Zwei weitere Probleme bestehen generell bei Umfragen, sind aber beim Thema Antisemitismus besonders gravierend: Einerseits die Grenzziehung zwischen verschiedenen Ausprägungen (wann ist jemand stark oder mäßig antisemitisch eingestellt, wann überhaupt antisemitisch). Hierbei bestehen verschiedene Toleranzgrenzen, die, wie erwähnt, zu verschiedenen Antisemiten-Prozentzahlen führen.

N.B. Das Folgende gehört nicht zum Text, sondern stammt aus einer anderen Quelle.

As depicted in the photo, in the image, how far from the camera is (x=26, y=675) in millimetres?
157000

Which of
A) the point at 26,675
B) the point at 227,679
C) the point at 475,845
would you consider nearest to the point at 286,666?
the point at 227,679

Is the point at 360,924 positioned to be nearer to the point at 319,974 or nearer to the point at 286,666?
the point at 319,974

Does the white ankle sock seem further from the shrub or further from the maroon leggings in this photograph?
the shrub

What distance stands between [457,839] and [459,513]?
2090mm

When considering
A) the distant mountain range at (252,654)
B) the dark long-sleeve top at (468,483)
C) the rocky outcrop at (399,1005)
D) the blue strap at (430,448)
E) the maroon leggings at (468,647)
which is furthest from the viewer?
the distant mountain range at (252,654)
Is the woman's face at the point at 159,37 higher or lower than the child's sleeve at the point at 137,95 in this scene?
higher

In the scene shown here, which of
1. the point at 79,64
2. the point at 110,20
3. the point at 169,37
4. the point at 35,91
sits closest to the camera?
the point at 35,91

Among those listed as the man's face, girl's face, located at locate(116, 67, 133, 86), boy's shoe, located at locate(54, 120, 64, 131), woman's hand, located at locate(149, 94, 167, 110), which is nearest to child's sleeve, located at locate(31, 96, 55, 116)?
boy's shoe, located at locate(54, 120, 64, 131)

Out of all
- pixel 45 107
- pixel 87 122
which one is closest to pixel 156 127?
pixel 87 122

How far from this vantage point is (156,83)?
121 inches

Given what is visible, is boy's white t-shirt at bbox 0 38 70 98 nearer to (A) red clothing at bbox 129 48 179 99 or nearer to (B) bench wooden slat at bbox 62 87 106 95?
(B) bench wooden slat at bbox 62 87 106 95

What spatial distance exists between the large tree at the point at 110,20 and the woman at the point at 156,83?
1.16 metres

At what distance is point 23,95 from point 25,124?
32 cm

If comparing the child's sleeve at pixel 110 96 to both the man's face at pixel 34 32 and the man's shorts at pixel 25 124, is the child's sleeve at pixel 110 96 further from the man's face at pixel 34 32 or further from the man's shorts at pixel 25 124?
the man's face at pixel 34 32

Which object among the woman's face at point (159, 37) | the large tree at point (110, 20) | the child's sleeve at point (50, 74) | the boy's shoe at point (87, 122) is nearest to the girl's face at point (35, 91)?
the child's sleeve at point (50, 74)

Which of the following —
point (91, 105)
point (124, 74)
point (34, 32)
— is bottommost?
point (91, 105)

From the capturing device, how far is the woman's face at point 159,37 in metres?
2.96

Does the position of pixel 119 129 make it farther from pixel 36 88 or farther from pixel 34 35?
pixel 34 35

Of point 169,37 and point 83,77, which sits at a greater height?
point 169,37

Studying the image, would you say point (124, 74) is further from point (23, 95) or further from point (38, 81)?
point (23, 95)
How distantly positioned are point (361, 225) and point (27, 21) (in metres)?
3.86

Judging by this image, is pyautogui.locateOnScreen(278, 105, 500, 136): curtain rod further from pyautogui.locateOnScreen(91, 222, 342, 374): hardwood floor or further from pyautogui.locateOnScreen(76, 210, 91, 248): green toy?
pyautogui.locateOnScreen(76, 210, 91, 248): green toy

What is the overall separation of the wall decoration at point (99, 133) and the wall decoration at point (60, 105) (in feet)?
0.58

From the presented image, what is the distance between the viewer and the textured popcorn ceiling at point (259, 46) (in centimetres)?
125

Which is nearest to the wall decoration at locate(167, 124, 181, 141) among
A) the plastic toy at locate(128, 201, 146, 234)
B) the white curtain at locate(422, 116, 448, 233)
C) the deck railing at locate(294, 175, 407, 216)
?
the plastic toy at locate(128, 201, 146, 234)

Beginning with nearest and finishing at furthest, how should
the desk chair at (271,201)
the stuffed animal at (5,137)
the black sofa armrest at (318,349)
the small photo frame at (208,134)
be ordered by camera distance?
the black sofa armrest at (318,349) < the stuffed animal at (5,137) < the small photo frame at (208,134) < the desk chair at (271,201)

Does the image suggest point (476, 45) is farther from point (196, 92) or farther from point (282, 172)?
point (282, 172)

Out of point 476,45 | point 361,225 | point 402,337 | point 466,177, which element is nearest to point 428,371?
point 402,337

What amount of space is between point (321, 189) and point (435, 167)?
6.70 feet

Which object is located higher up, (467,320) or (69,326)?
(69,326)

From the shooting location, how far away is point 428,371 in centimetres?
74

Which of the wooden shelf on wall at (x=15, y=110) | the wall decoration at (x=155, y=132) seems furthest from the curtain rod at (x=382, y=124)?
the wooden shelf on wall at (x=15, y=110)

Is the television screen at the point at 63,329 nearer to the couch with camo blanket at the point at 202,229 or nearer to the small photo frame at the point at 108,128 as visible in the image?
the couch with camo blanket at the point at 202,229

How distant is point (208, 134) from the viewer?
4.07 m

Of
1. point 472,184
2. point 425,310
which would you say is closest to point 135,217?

Andererseits ergibt sich die Frage der „sozialen Erwünschtheit“, die bei stark tabuisierten Themen besonders ausgeprägt sein könnte, d.h. tatsächlich könnten sich viele Antisemiten bei Umfragen nicht zu erkennen geben: Die Dunkelziffer wäre also um einiges höher anzusetzen. Bergmann und Erb (1991, S. 275ff) setzen dazu an den „weiß nicht“-Antworten an: Dahinter könnte sich neben tatsächlichem Nichtwissen auch sog. Kommunikationslatenz verbergen. D.h. der Antisemitismus ist nicht manifest und erfassbar, sondern wird in der Kommunikation ausgespart, ist also nur latent vorhanden. Zur Klärung bilden die Autoren einen Latenzindex, der stark mit Antisemitismus korreliert; antisemitisch Eingestellte spüren also im Prinzip einen Latenzdruck. Gleichzeitig wird aber die Umfrage anscheinend als anonym genug empfunden, um sich ungehemmt äußern zu können. Zudem würde eine totale Verstellung hohe Konzentration und genaues Wissen um die erwünschten Antworten erfordern. Dagegen fühlen sich stärker antisemitisch Eingestellte sogar eher gedrängt, ihre wahre Meinung zu äußern und nehmen auch an, dass viele ebenso wie sie denken. Da auch die „Unentschieden“-Option näher am Nicht-Antisemitismus liegt, kommt Bergmann insgesamt zu dem Schluss, dass die Resultate im Prinzip mit einer Schwankungsbreite von 2-4% realistisch sind.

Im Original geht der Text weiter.